Biens de l’État vendus en toute impunité à Kisangani : des organisations de la société civile exigent une enquête nationale ( mémo)

Redaction
728 Views

KISANGANI, le 8 juillet 2025 – Un vent d’indignation souffle sur la ville de Kisangani. Dans un mémorandum adressé à la Première Ministre, plusieurs organisations de la société civile, ONG de défense des droits humains et mouvements citoyens, tirent la sonnette d’alarme face à ce qu’ils qualifient de « spoliation systématique et organisée » des biens immobiliers publics de l’État dans cette partie du pays.

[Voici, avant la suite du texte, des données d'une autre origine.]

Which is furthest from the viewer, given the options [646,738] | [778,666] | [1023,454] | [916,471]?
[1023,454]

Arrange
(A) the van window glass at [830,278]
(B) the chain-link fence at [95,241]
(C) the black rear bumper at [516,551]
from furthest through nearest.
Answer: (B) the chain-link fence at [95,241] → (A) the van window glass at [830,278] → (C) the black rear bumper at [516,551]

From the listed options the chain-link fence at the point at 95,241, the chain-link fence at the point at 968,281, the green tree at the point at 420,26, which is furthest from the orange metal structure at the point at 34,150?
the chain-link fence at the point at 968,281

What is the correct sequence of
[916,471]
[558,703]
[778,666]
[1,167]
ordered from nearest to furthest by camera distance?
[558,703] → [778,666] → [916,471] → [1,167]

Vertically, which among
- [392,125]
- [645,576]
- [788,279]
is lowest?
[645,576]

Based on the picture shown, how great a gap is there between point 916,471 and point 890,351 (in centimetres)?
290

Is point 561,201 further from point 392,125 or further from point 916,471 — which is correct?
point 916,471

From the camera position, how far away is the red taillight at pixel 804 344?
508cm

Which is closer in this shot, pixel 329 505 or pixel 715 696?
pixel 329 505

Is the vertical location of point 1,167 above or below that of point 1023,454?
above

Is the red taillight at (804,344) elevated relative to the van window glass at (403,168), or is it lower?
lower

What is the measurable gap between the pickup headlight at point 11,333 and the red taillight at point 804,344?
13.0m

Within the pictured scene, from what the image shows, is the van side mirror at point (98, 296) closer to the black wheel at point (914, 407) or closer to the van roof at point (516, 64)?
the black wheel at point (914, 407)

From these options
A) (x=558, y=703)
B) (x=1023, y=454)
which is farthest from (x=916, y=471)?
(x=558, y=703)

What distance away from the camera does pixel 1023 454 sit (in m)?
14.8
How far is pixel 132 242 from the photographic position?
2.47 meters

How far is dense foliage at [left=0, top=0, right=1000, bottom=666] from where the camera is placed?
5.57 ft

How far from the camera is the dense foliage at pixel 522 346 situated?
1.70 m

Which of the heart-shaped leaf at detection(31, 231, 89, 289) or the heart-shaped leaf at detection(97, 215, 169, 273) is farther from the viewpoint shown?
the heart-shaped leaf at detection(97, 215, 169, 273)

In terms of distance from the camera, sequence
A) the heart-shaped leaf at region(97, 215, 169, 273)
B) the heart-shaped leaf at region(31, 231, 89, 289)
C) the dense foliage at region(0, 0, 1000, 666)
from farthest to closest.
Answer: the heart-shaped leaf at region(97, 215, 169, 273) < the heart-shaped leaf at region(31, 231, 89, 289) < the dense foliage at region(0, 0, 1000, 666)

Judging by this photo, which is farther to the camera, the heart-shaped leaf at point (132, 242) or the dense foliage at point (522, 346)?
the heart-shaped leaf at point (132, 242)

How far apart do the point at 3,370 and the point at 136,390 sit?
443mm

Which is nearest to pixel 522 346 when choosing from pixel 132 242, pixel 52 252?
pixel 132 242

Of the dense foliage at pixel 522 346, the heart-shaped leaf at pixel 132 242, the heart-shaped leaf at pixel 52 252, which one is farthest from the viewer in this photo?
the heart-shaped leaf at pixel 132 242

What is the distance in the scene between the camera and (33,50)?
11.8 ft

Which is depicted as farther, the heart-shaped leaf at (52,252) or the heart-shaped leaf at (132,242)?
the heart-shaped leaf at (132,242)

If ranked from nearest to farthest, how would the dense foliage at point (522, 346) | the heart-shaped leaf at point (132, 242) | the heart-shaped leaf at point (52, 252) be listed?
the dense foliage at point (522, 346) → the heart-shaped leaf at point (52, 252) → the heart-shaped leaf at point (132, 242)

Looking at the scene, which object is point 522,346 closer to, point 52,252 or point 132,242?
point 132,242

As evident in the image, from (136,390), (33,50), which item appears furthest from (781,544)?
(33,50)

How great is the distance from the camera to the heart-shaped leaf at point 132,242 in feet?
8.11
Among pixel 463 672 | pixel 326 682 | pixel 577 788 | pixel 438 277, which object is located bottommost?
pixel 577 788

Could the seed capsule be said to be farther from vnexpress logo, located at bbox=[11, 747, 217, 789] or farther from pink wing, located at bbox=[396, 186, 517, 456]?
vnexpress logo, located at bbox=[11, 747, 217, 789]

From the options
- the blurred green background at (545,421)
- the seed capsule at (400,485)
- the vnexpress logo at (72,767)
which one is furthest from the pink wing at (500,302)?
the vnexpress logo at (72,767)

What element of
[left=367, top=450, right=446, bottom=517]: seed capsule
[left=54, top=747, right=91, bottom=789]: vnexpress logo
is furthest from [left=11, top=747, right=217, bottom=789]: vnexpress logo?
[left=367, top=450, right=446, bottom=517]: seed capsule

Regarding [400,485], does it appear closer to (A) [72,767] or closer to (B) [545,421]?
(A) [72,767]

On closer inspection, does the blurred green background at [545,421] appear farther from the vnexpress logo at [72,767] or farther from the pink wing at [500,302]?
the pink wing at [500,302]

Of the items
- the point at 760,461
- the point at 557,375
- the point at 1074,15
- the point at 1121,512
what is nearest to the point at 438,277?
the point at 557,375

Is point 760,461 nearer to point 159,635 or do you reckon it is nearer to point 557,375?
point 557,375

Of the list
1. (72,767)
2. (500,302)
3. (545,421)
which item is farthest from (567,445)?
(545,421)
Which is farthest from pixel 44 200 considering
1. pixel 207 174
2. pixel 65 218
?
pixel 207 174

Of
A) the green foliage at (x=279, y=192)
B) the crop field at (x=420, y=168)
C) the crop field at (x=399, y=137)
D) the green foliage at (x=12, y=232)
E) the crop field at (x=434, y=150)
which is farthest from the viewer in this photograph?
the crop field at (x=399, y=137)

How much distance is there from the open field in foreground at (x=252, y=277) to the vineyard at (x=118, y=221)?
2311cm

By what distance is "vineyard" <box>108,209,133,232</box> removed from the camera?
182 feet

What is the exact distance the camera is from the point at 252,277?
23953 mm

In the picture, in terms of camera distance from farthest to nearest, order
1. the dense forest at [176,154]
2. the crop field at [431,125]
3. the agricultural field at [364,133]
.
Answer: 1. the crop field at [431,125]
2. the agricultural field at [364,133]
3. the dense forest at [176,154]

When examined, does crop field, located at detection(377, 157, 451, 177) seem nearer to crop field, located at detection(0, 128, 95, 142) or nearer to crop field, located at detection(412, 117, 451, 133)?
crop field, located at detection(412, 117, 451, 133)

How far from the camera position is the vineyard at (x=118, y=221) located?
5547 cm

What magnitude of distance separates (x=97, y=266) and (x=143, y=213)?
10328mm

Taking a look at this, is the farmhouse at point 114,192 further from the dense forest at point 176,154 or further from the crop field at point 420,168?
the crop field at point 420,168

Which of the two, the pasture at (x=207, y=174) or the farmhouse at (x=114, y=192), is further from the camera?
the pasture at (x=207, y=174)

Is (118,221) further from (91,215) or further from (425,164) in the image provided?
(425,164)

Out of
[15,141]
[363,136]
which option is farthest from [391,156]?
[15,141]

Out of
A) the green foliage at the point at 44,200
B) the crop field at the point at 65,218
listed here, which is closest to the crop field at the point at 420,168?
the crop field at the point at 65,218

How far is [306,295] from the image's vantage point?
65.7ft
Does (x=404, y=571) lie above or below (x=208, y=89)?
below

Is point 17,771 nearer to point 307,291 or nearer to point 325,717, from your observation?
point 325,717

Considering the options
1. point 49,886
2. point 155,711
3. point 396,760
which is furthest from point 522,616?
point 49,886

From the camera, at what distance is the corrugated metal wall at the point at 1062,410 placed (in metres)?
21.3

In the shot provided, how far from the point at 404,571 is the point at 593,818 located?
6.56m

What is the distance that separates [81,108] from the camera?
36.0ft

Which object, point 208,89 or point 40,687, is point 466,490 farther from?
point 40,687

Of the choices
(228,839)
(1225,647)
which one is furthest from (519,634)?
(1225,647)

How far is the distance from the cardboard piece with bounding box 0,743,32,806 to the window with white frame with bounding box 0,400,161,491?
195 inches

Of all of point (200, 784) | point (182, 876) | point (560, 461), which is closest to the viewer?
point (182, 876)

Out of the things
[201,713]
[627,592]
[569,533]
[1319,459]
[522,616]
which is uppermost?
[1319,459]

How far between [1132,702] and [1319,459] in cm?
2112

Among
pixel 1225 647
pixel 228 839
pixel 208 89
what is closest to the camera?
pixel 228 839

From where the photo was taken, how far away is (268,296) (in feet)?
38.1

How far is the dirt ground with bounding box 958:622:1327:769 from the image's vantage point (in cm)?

Dans une déclaration ferme, les forces vives de la nation réunies dans la capitale provinciale de la Tshopo dénoncent l’existence de réseaux mafieux structurés, opérant avec la complicité présumée de certains fonctionnaires de l’administration publique, notamment dans les services des affaires foncières et de l’urbanisme et habitat, avec l’appui de certains membres de l’appareil judiciaire.

« L’État disposait jadis à Kisangani d’un vaste patrimoine immobilier. Aujourd’hui, il est réduit à peau de chagrin du fait de la cupidité de certains agents publics indélicats », alertent les signataires du mémorandum.

Selon le document, le modus operandi de ces bandes organisées est bien rodé : falsification de documents officiels, création de faux propriétaires, usage de jugements de complaisance pour légitimer les titres frauduleux, avant de vendre les biens à des acquéreurs complices. Plus grave encore, certaines parcelles affectées aux services régaliens comme la 31e région militaire, le palais de justice ou encore les bureaux des renseignements de la PNC sont également dans le collimateur des spoliateurs.

« Ces actes attentent gravement à la souveraineté de l’État. À ce rythme, il ne restera bientôt plus rien du patrimoine immobilier public à Kisangani », déplore un militant des droits humains ayant requis l’anonymat.

Face à cette situation alarmante, les signataires exigent une réaction forte et immédiate du gouvernement central. Ils recommandent notamment la mise en place d’une commission nationale indépendante d’investigation dotée d’un mandat de saisie, avec pour mission de :

  • Répertorier et restituer à l’État tous les biens spoliés,
  • Annuler les titres fonciers illégalement établis sur ces biens,
  • Poursuivre pénalement et discipliner les auteurs et complices de cette spoliation,
  • Etablir un fichier national des fonctionnaires impliqués, assorti d’une interdiction à vie d’exercer une fonction publique.

Ce cri d’alarme ne s’adresse pas uniquement à la cheffe du gouvernement. Une copie du mémorandum a été transmise à plusieurs autres hautes autorités, dont le Président de la République, le Président de l’Assemblée nationale, le ministre d’État à la Justice, ainsi que les ministres sectoriels concernés.

Pour les signataires, la préservation du patrimoine immobilier public est une urgence nationale. Le silence ou l’inaction équivaudrait à une complicité tacite, préviennent-ils.

La balle est désormais dans le camp du gouvernement. Saura-t-il agir à temps pour enrayer ce fléau et restaurer l’autorité de l’État à Kisangani ? Le sort du patrimoine public en dépend.